Исходный текст ::
Кроме того, для решения вопроса, когда написано это послание, можно, в некоторой мере, иметь в виду следующее. Убеждая «верных» не смущаться мыслью об антихристе, так как, по выражению Аввакума, он, т. е. антихрист, еще «не бывал» и явится только «в свое ему время», – Аввакум добавлял: «Еще после никониан чаем поправления о Христе Исусе Господе нашем» (V, 250). В такой надежде, т. е. на возвращение к старым церковным порядкам, протопоп особенно крепко стоял при жизни царя Алексея Михайловича, умершего 29 января 1676 года, – когда он не только с решительностью пророчил «прекращение» переживаемых «дней» (VIII, 38; ср. V, 26), но прямо указывал самому царю и крайний «срок» этого – в первое новое царствование (VIII, 45). Если основываться на этом соображении, то его можно иметь в виду и при решении вопроса о времени написания некоторых других произведений Аввакума, именно вышеназванного толкования на 9-ю главу Книги притчей (VIII, 52; ср. 56), и послания к жене и детям (V, 161; ср. 164), о котором речь будет ниже.

71

«Послание в верным» издано по двум рукописям – из собрания митр. Макария и А. И. Хлудова. Среди рукописей, не бывших у издателя, мы встретили только один список этого послания, именно XVIII века – Румянц. муз. № 592. В сравнении с печатным текстом здесь есть вставки и пропуски, которые прямо изобличают переделку подлинника, тогда как, напротив, списки, по которым сделано издание, дают, бесспорно, произведение Аввакума в целом его виде, не исключая и того добавления, какое имеется в списке митр. Макария. Примечание Аввакума, что он «уже нынеча не плачет сам» (V, 242). что «смолода голубей держал, попович голубятник был» (– 242), затем его упоминание о своей жене Марковне (– 243), о своем «нраве» (– 244): все эти бесспорные признаки подлинника в рассматриваемой рукописи опущены. Характерное выражение аввакумовского языка о никонианах: «и оне махи все говорят» (– 248) заменено: «они на се никаких доводов не предложили». Особенно изобличает подделку то место рукописи, где говорится, что на никонианстве исполнилось – будто бы Книги о вере проречение – «о духовном антихристове приходе» (л. 18): сделав эту вставку «списатель», конечно, уже не мог оставить в «послании» последнего его отдела (V, 250), но дело в том, что Аввакум был противником учения о «духовном антихристе». Предпоследнего отдела послания в рукописи также нет, оканчивается оно здесь словами: «ныне и присно и во веки веком» (– 249). В надписании послания значится: «Послание многострадальнаго о Христе и ревнителя древлеправославныя веры Христова Аввакума протопопа, яже писаше ко всем правоверным христианам, яже на лицы всея земли».

Задание ::
Определите, соответствуют ли исходному тексту приведенные утверждения. На каждое ответьте «да» или «нет» и дословно процитируйте слова текста, которые это решают.
1. Царь Алексей Михайлович умер 29 января 1676 года.
2. Среди рукописей, которых не было у издателя, автор нашел несколько списков этого послания.
3. «Послание к верным» издано по трем рукописям.

Фрагменты материала ::
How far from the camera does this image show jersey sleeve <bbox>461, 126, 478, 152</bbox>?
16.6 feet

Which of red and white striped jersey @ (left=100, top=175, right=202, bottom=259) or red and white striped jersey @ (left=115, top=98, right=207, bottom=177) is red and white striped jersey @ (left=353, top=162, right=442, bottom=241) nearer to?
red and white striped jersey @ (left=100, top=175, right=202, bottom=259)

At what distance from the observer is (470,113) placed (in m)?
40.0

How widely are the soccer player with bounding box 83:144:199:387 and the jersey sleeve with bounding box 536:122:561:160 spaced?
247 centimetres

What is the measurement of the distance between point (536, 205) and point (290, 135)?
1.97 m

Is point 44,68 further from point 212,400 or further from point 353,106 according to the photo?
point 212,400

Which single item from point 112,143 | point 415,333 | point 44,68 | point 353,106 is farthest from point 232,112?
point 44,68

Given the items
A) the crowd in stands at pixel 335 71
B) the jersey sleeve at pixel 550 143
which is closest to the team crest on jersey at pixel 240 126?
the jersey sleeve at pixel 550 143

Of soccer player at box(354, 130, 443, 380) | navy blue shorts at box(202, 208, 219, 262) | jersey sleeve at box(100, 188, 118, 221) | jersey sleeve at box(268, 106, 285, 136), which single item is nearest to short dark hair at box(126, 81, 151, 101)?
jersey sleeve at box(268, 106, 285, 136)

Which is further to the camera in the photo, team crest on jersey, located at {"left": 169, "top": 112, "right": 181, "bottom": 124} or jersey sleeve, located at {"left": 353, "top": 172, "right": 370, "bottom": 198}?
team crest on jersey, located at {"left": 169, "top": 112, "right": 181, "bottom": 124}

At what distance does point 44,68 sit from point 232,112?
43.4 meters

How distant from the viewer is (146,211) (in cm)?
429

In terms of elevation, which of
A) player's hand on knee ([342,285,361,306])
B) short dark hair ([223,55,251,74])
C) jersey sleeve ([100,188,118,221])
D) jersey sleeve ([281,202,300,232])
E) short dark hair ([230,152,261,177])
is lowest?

Ответ ::
1. Да: «умершего 29 января 1676 года».
2. Нет: «мы встретили только один список этого послания».
3. Нет: «издано по двум рукописям».